最終リハは坂路単走。序盤はゆったりしたラップで折り合いに専念した。スムーズに加速し、見せ場はラスト1F。鞍上が手綱を動かすと、地面を力強く蹴って12秒1。同時間帯に走った他馬とは明らかに伸びが違った。
1カ月前に帰厩し調教本数は十分。坂路での2週前、Wコースでの1週前追いでも強めに動かしており、この中間はしっかり攻め切った。トレーナーは「今回は輸送がないので」と調整の意図を説明。続けて「先週は休み明けの感じがあったけど、しっかりやったことで素軽くなった。今日はリズム良く走れていた」と確かな上昇を口にした。

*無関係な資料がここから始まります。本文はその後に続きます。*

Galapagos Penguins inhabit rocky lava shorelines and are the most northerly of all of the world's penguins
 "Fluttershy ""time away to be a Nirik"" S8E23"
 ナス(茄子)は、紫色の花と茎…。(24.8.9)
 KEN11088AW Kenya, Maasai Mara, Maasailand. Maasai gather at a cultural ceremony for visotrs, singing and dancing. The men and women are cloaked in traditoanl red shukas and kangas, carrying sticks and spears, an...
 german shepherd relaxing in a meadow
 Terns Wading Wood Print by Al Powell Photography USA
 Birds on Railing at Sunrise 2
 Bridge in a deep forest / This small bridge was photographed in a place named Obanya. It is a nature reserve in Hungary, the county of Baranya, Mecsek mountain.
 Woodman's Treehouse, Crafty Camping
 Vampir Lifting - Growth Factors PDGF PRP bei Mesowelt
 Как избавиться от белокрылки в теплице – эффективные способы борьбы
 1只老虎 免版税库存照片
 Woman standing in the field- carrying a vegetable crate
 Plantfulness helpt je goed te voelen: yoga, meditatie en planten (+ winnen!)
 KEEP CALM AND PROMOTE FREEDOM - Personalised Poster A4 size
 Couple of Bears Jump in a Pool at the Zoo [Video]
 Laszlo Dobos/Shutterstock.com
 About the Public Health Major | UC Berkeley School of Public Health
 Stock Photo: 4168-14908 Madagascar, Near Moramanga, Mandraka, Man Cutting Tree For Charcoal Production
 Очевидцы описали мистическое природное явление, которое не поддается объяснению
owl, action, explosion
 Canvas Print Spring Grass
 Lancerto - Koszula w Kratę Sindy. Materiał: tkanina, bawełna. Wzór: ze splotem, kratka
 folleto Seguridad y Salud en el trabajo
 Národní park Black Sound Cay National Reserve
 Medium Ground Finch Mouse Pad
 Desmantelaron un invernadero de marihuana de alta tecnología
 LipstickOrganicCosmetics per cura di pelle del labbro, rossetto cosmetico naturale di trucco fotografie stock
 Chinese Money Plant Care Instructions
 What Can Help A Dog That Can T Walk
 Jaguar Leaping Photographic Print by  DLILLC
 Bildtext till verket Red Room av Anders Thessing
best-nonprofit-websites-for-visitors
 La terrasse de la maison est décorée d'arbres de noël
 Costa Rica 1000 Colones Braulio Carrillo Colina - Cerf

デビューから1400~1600メートルで4戦。重賞初挑戦のクイーンCで2着。桜花賞では4角最後方から上がり最速タイの末脚で3着に食い込み、一躍世代上位の仲間入りを果たした。右前肢の剥離骨折のためオークスを断念。約5カ月ぶりの復帰戦は初の2000メートルとなり「挑戦者の立場になる」と指揮官は冷静に分析しながらも「折り合いは心配がないので」と距離克服に自信を示す。いくつもの試練を乗り越えた先に、大舞台での明るい未来が待っている。